Propagandafeldzug der Nato

Die Nato hat in Afghanistan die größte Operation in dem seit acht Jahren dauernden Einsatz begonnen. Sie zielt auf Mardscha, eine Hochburg der Taliban in Süden des Landes.  Die Generäle haben sie „Muschtarak“ getauft, was soviel wie „gemeinsam“ heißt. Die Nato  geht nämlich gemeinsam  mit Einheiten der afghanischen Armee gegen die Taliban vor.

„Muschtarak“ ist die erste konkrete Umsetzung der neuen Afghanistan-Strategie der Nato. Sie zielt darauf ab, mit überwältigender Gewalt die Taliban in ihren Zentren zu treffen und  zu vertreiben.  Den einmarschierenden Soldaten folgen Beamte der afghanischen Regierung, die sofort daran gehen sollen, die eroberten Städte zu verwalten – gut zu verwalten, damit die Menschen auch erleben können, dass es ihnen unter der Regierung besser geht als unter den Taliban. Die Nato-Soldaten sollen im Unterschied zur vorangegangenen Operationen auf Dauer in den eroberten Zentren bleiben. So weit der Plan. „Muschtarak“ wird begleitet von einer sorgfältig vorbereiteten Medienkampagne.  Sie bringt das hervor, was von einer Propagandamaschine zu erwarten ist: Die Nato eilt von Erfolg zu Erfolg. Die Tatsache, dass manchmal etwas schief geht wie die Tötung von zwölf Zivilisten durch zwei Raketen,  die ihre Ziele verfehlt haben,  wird übertönt von den Jubelmeldungen aus den Presseabteilungen der Militärs.

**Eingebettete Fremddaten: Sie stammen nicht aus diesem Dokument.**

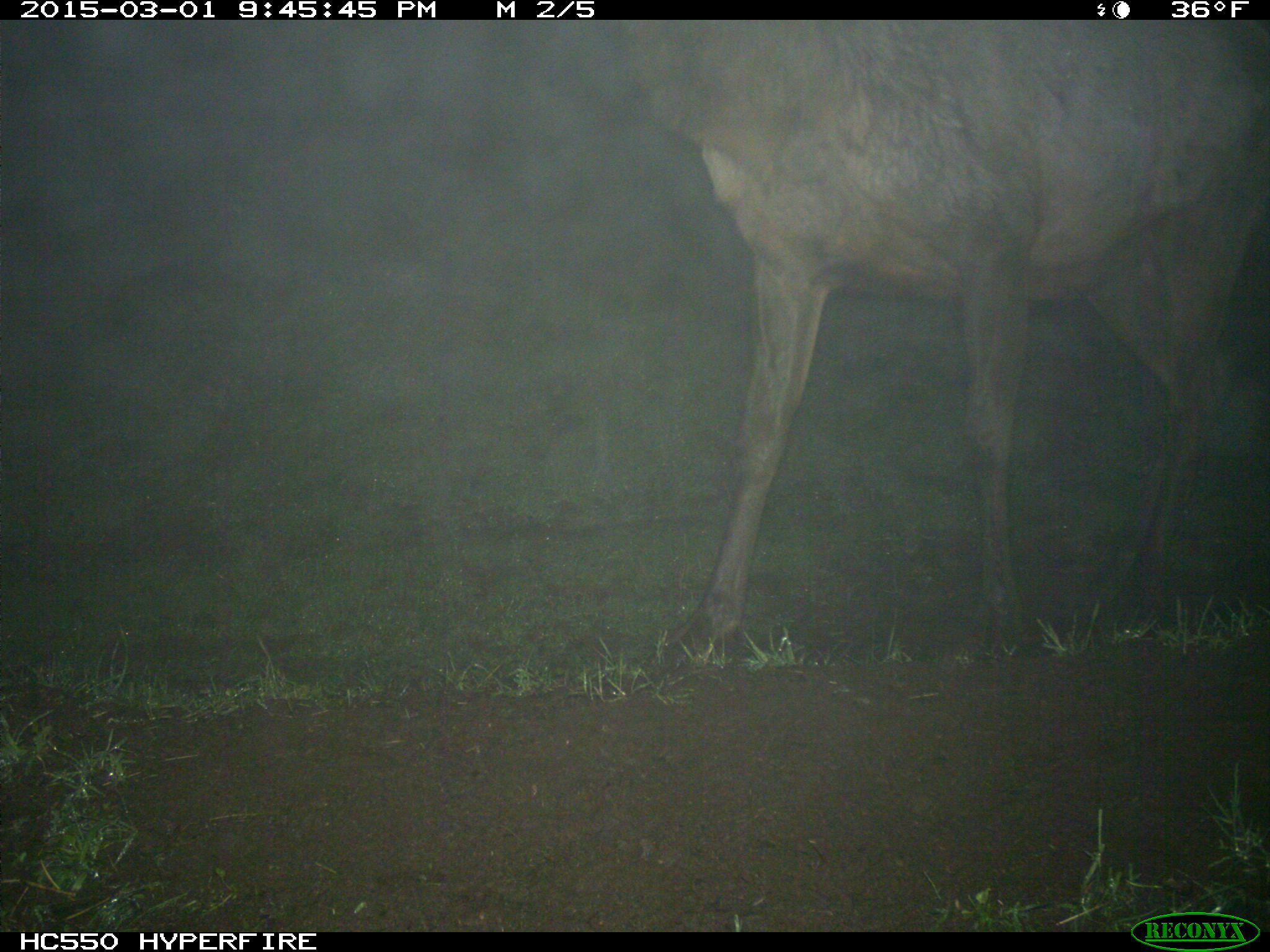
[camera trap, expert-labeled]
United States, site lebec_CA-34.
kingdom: Animalia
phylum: Chordata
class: Mammalia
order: Artiodactyla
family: Cervidae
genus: Cervus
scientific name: Cervus canadensis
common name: elk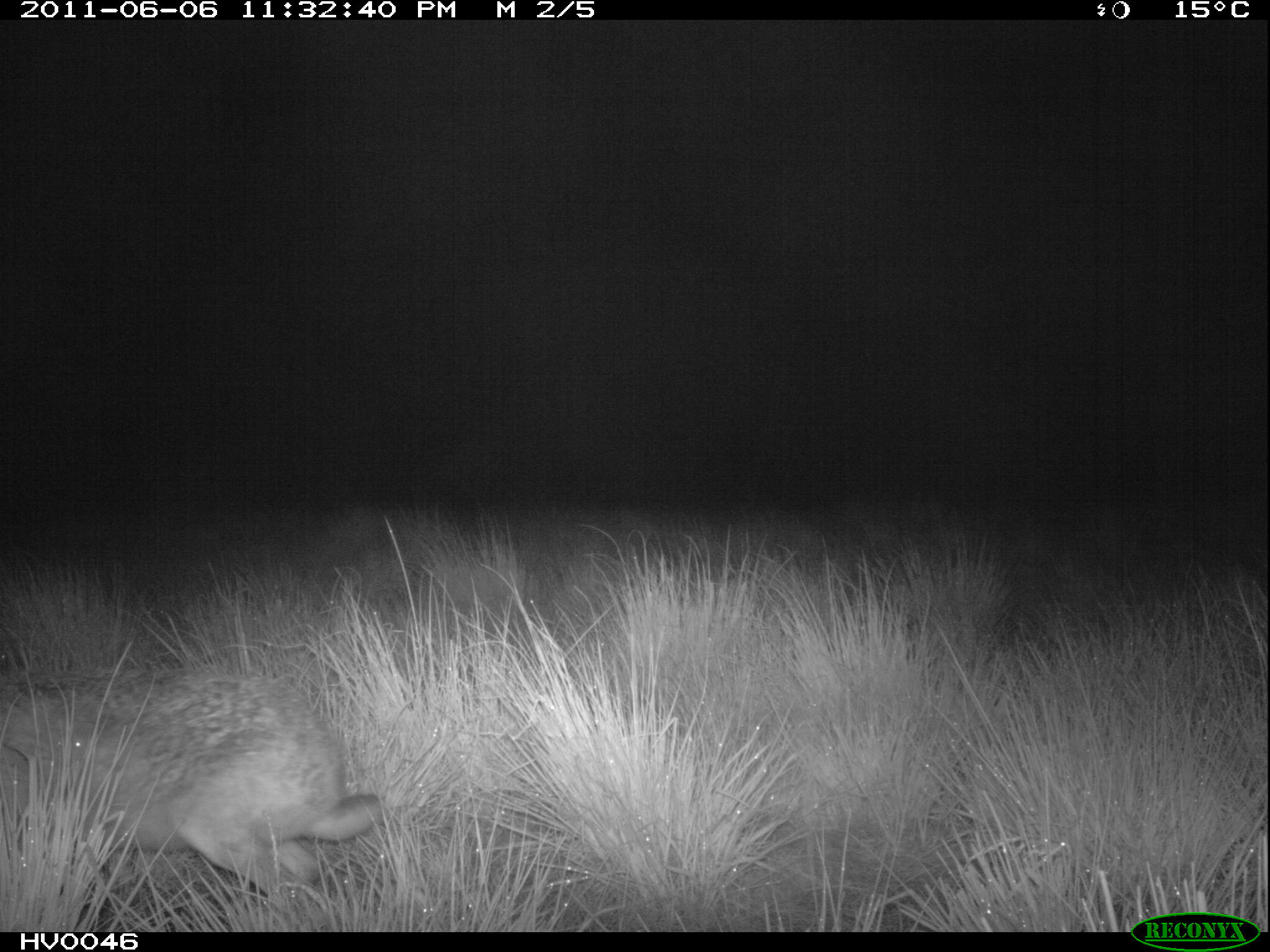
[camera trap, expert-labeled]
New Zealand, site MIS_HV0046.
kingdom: Animalia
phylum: Chordata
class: Mammalia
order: Lagomorpha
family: Leporidae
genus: Lepus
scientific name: Lepus europaeus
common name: brown hare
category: hare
Hare (brown hare) (Lepus europaeus).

Man muss daran erinnern, dass es KEINE unabhängige Berichterstattung aus dem Kampfgebiet gibt. Wir sind also fast ausschließlich auf die Informationen angewiesen, die uns die Kriegsparteien liefern – in dem Fall vor allem der Nato.  Das wird gerne vergessen.
Was tun? Die Propaganda mit Fragen löchern.  Warum zum Beispiel behauptet die Nato, dass die Taliban völlig überrascht worden seien, wenn doch sie gleichzeitig sagt, sie hätte die Zivilbevölkerung via Radio und Flugblätter vor dem Angriff gewarnt, um ihr die Chance zu geben, sich in Sicherheit zu begeben? Warum sagt die Nato, sie habe die Taliban überwältigt, wenn sie gleichzeitig sagt, es gebe kaum Kämpfe? Warum sollten die afghanischen Beamten, die der Nato auf den Fuß folgen, weniger korrupt sein als ihre Regierung in Kabul? Warum sollen die Bewohner Mardschas glauben, dass die Nato auf Dauer bleiben wird, wenn US–Präsident Barack Obama doch den Abzug beginnend 2011 festgelegt hat?

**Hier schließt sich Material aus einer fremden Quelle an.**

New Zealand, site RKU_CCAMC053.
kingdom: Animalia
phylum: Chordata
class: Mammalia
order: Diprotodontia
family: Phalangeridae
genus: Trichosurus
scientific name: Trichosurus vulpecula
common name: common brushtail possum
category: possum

Je lauter das Propagandagetöse, desto mehr muss man solche Fragen stellen.

 

Die Dimension des Problems

Am 28. Januar wird in London eine große Afghanistan-Konferenz stattfinden. Dort wird wieder viel die Rede sein von allen möglichen Strategieen – und am Ende wird man sich vielleicht für eine entscheiden. Sicher ist das allerdings nicht, denn die Verwirrung und Uneinigkeit unter den Geberländern ist gr0ß. Nur über eines scheint Konsens zu herrschen: Dass es möglich sei, Afghanistan für den Westen zu „retten“, wenn man nur die richtigen Hebel in Gang setzte. Das ist eine Illusion, denn es gibt den zentralen Maschineraum nicht, den man nur richtig bedienen müsste, damit Afghanistan auf gutem Weg kommt.  Es gibt viele kleine Stellen, an denen es zu intervenieren lohnt, an denen man mit relativ wenig Aufwand viel bewirken kann. Viele Nichtregierungsorganisationen machen das seit Jahren vor.  Von ihrem Beispiel könnte man lernen.

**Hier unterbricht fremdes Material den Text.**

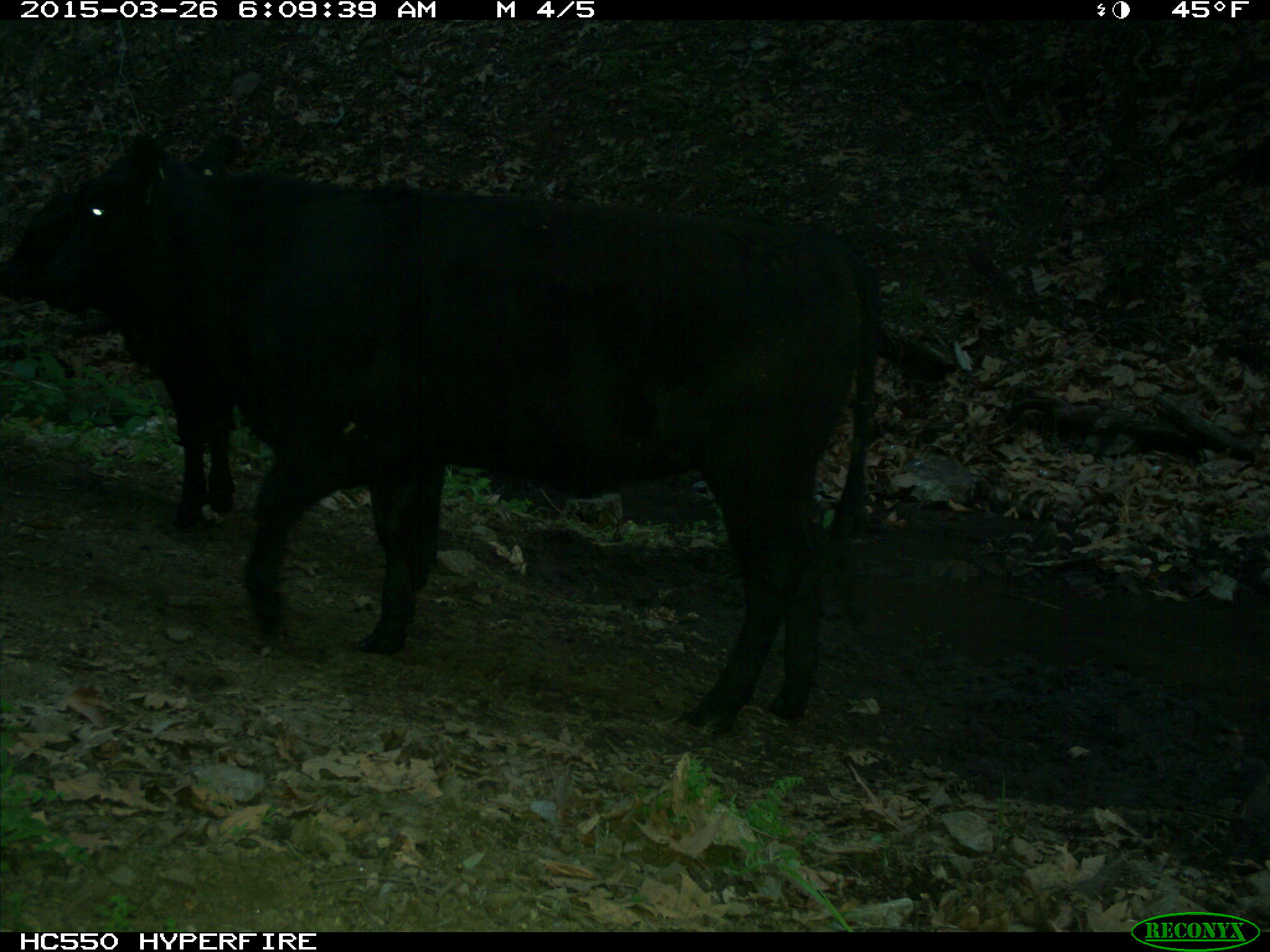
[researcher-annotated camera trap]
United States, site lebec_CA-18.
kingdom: Animalia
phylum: Chordata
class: Mammalia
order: Artiodactyla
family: Bovidae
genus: Bos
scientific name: Bos taurus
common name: domestic cow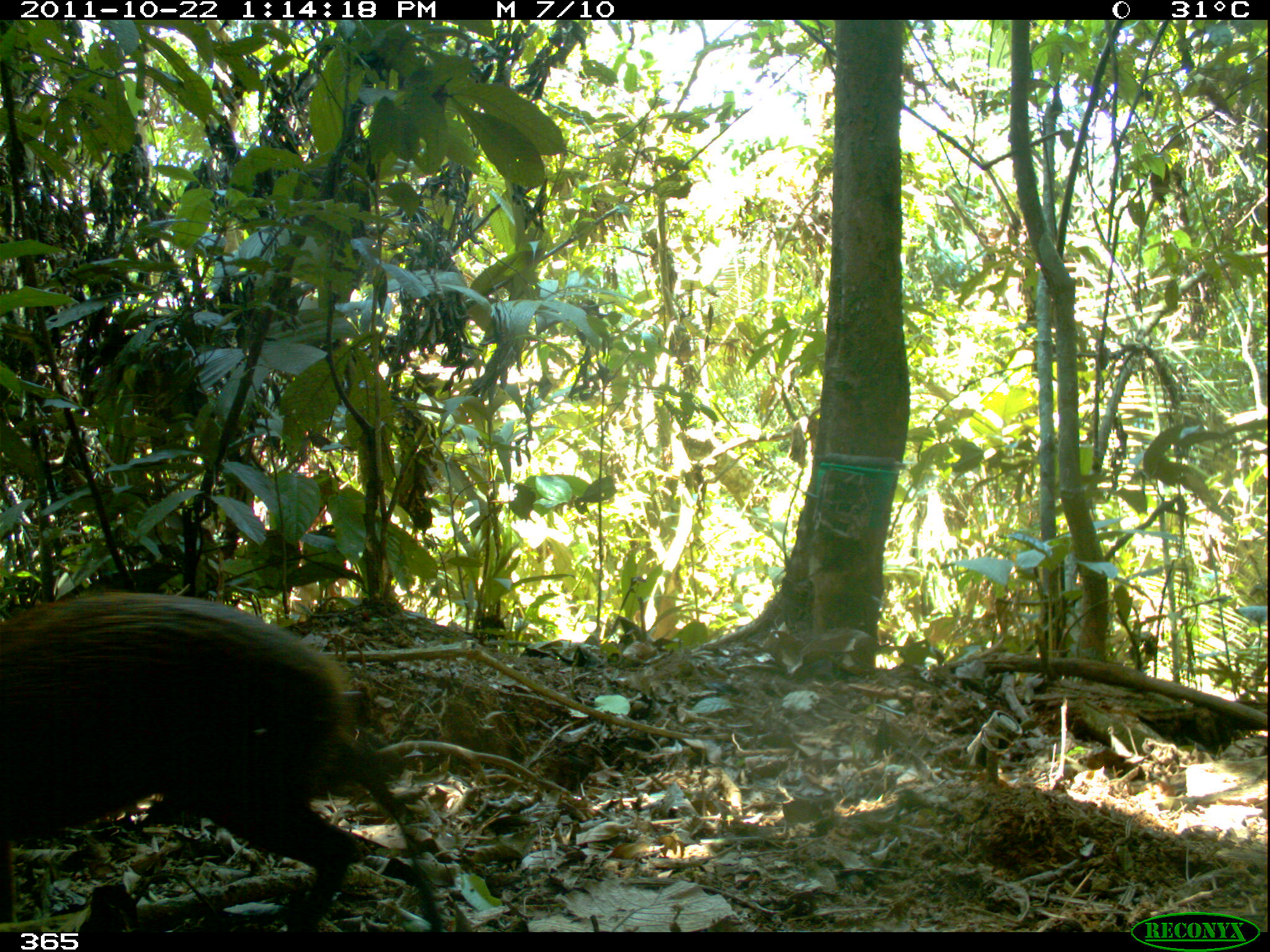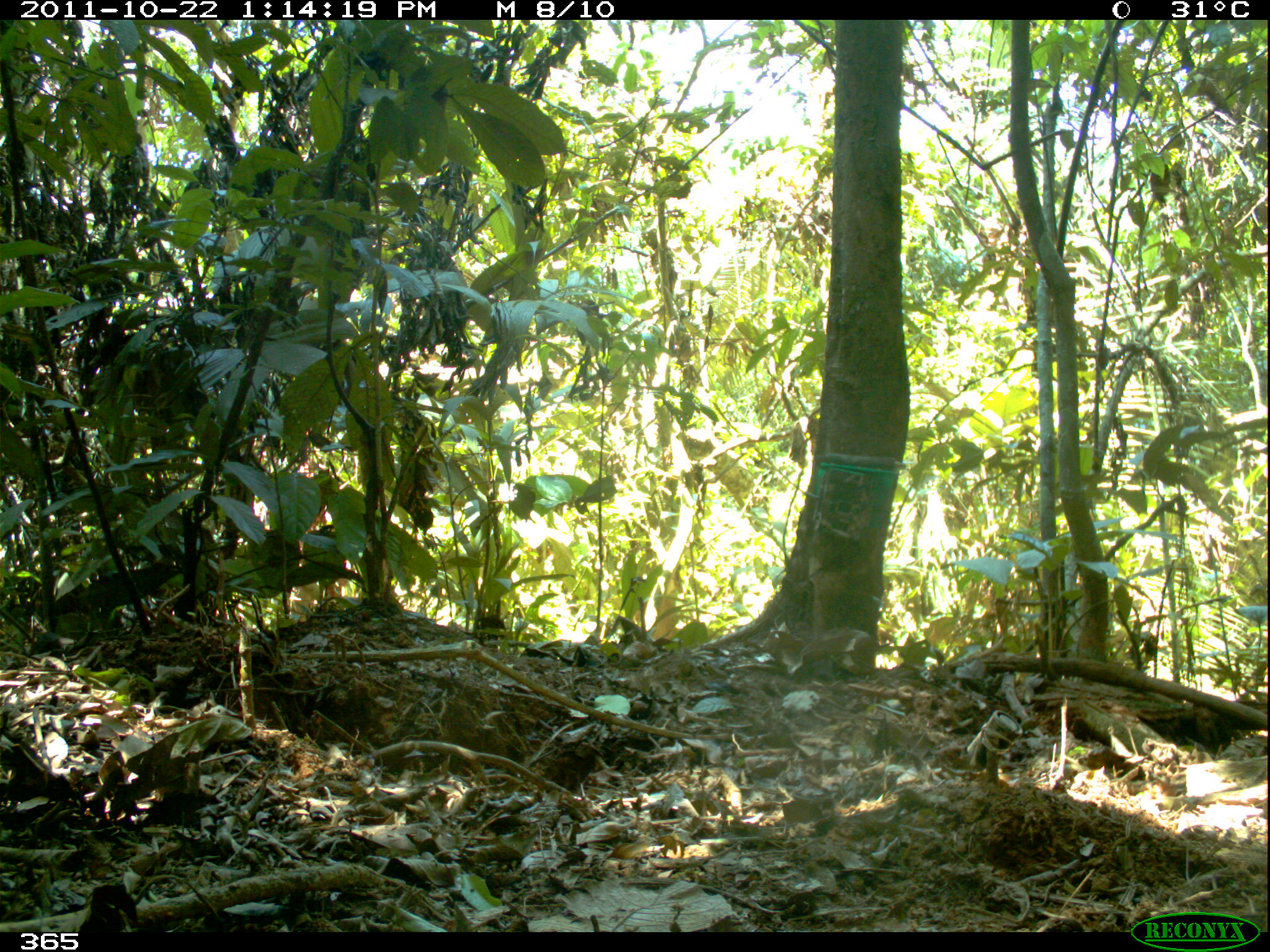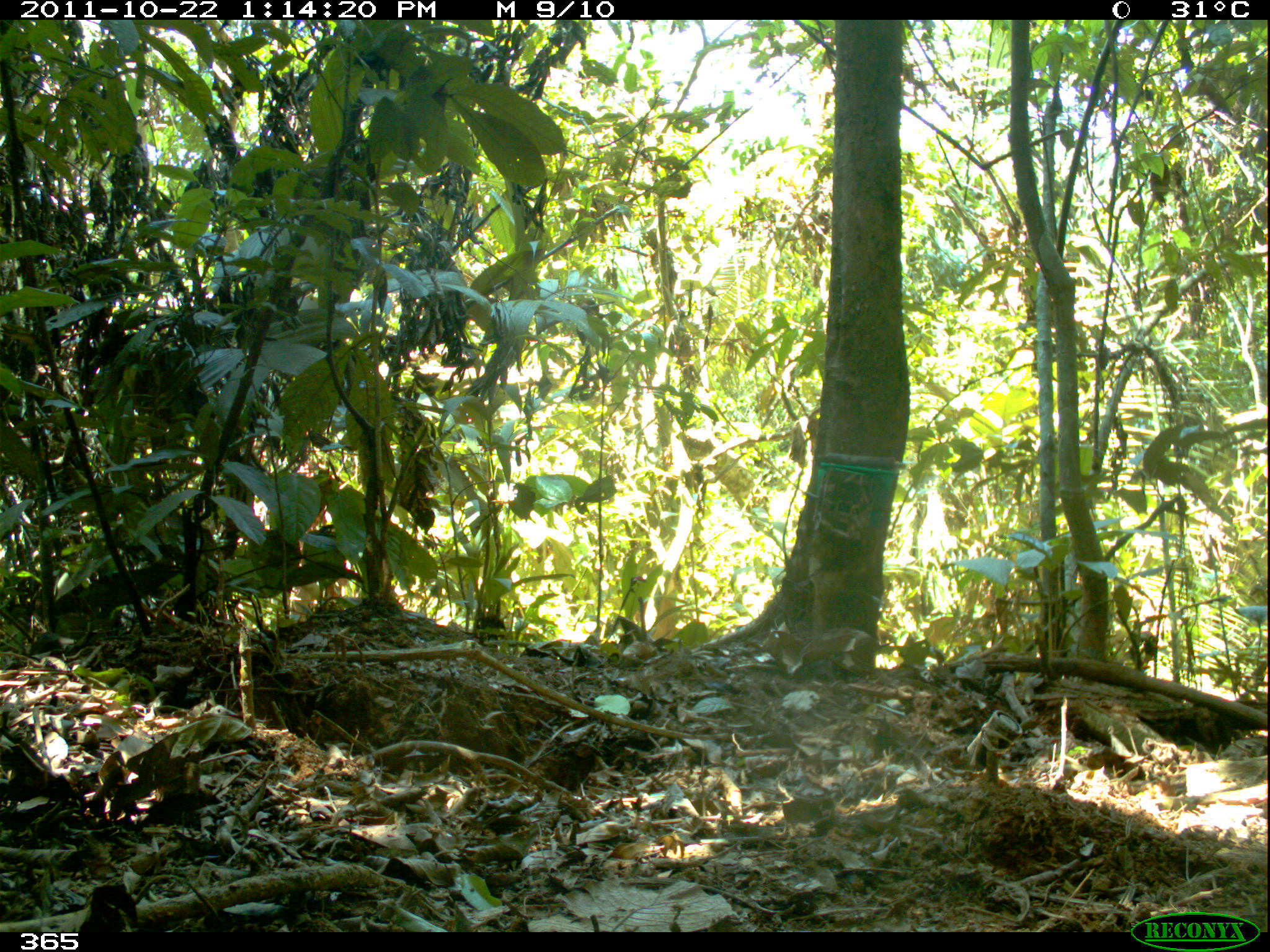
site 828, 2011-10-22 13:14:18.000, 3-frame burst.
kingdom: Animalia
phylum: Chordata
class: Mammalia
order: Rodentia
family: Dasyproctidae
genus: Dasyprocta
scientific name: Dasyprocta punctata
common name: central american agouti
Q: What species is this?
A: Dasyprocta punctata (central american agouti).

Stattdessen aber scheint der Westen auf den großen Hammer zu setzten – auf das Militär. Wie groß dieser Hammer ist, kann man in Zahlen ausdrücken.  US-Präsident Barack Obama hat den Kongreß um 33 Milliarden zusätzliche Dollar gebeten, um den Krieg in Afghanistan zu finanzieren. Damit werden die Gesamtausgaben für den Krieg im Irak und in Afghanistan auf 159 Milliarden Dollar steigen. Um die Dimension klar zu machen: Das ist ziemlich genau die Hälfte der Summe, die alle Staaten der Welt zusammen, außer den USA, jährlich für ihre Verteidigung ausgeben.

Um die wirklichen Probleme Afghanistans zu begreifen, sollten diese astronomischen Ausgaben für den Krieg in Verbindung mit dem Alltagsleben der Afghanen gebracht werden. Auch diese lässt sich in Zahlen ausdrücken. Das selbst erwirtschaftete Budget der Regierung beläuft sich auf rund 600 Millionen Dollar, davon werden 22 Millionen Dollar allein dafür ausgegeben, den Präsidenten des Landes Hamid Karzai zu schützen. Die Afghanen selbst gaben in den letzten 12 Monaten nach einer Studie der UN 2,5 Milliarden Dollar  für Schmiergelder aus. Durschnittlich musste jeder Afghane 160 Dollar im Jahr ausgeben, um jemanden zu schmieren. Das durchschnittliche Jahreseinkommen der Afghanen beträgt 425 Dollar.

 

Warum Deutschland und die Nato scheitert

In der morgigen Ausgabe der ZEIT ist eine Interview mit dem ehemaligen Außenminister Frank-Walter Steinmeier zu lesen, das ich mit meinem Kollegen Peter Dausend geführt habe. Das Thema: Afghanistan. Steinmeier versucht einen schwierigen Spagat zwischen der politischen Verantwortung für den Einsatz und der zunehmend abzugswilligen Öffentlichkeit. Steinmeier sagt , dass der ursprüngliche Plan, der auf der Petersberger Konferenz 2002 für Afghanistan entworfen worden war, zu „ambitioniert“ gewesen sei. Das ist ein bemerkenswerte Aussage.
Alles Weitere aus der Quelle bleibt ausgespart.